Anne Frank's Toronto connection

  • November 18, 2010
 The Man Who Hid Anne FrankTORONTO - While the harrowing story of Anne Frank and her family’s struggle for survival against the Nazis during the Second World War is a well-known one, it’s safe to assume that few people know the story of Victor Kugler.

But it’s because of Kugler that we know the story of Anne Frank, the German-born, Netherlands-raised young Jewish girl who died at the hands of the Nazis, author Rick Kardonne told an audience of about 50 people Nov. 9 at a talk about his book, Victor Kugler: The Man Who Hid Anne Frank.

Held on the 72nd anniversary of Kristallnacht and the last day of Holocaust Education Week, the talk was hosted by the Neighbourhood Interfaith Group, a midtown ecumenical grouping of churches, at Grace Church-on-the-Hill.

“Kugler was principally responsible for the survival of the Frank family,” said Kardonne, who co-wrote the book with Eda Shapiro. (In The Diary of Anne Frank, Kugler is referred to as “Mr. Kraler.”)

Kugler, a Lutheran who would spend the last 26 years of his life in Toronto, where he died in 1981, worked at the spice importing company Opteka with Anne’s father Otto, the company’s president. As the Nazis stepped up persecution of Jews after occupying the Netherlands, the family went into hiding. The business was left for Kugler — who also concealed the Franks from the Nazis — to run.

“Victor Kugler became the de facto manager,” said Kardonne. “Otto Frank signed everything over to Kugler... Kugler continued to run the business and he continued to sell spices to Dutch people who were completely unaware that Jews were being hid upstairs.”

He also obtained food rations for the family, without which the Frank family would have starved a month after going into hiding. The situation continued for two years before the Franks were betrayed. The family was sent to concentration camps where all but Otto perished.

{sa 9652294101}It was the hardships Kugler faced in his Sudetenland homeland, because he was born out of wedlock, that contributed to his sympathy for Jews, said Kardonne.

“In Sudetenland (present-day Czech Republic), which was very socially reactionary, he was socially shunned as being illegitimate. So from his earliest days, he was the object of derision and distrust.”

For his involvement with the Franks, Kugler was sent to German slave labour camps, said Kardonne.

“He escaped from the last one three weeks prior to the British and Canadian liberation.”

Several years after the war, when the Dutch spice industry collapsed, Kugler emigrated to Toronto.
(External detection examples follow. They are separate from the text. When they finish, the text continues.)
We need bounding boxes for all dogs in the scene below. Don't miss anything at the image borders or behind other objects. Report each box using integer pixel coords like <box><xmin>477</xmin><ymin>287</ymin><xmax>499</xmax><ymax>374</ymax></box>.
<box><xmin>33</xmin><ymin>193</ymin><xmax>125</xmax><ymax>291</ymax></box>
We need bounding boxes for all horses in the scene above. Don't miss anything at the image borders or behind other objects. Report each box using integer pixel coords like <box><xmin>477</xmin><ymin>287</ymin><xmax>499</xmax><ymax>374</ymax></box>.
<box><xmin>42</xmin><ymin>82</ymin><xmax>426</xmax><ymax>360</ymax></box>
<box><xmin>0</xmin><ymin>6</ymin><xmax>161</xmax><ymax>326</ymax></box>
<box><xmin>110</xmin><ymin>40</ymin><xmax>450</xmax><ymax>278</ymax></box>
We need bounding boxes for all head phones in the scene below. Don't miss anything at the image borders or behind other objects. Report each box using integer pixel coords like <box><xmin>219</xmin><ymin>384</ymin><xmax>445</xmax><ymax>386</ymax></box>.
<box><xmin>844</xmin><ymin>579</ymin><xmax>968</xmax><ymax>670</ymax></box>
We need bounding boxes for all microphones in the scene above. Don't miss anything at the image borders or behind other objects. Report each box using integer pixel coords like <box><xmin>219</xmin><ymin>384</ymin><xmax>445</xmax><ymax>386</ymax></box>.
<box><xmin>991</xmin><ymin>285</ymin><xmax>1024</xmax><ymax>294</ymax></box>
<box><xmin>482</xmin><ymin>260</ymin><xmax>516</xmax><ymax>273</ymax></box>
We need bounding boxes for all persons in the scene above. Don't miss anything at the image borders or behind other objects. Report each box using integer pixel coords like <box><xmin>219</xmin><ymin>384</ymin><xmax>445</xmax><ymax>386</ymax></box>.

He was honoured as a Righteous Gentile by Israel’s Yad Vashem Holocaust Martyrs and Heroes Remembrance Authority in 1972. In Toronto, he worked as a self-employed insurance salesman.

Kugler’s story impressed many in the audience.

“It’s an amazing story about a Lutheran businessman who refused to go along with the hateful oppression and murder of his friends by the Nazi regime,” said Bryan Beauchamp, chair of the Neighbourhood Interfaith Group. “He did what Jesus would have done. He protected them and he cared.”

Victor Kugler: The Man Who Hid Anne Frank was published in 2008. It is in the library and bookstore of the U.S. Holocaust Memorial Museum in Washington, the Imperial War Museum in London, the Anne Frank House in Amsterdam, the Yad Vashem archives in Jerusalem, the New York University Library, the Sydney Jewish Museum and the University of New South Wales Library.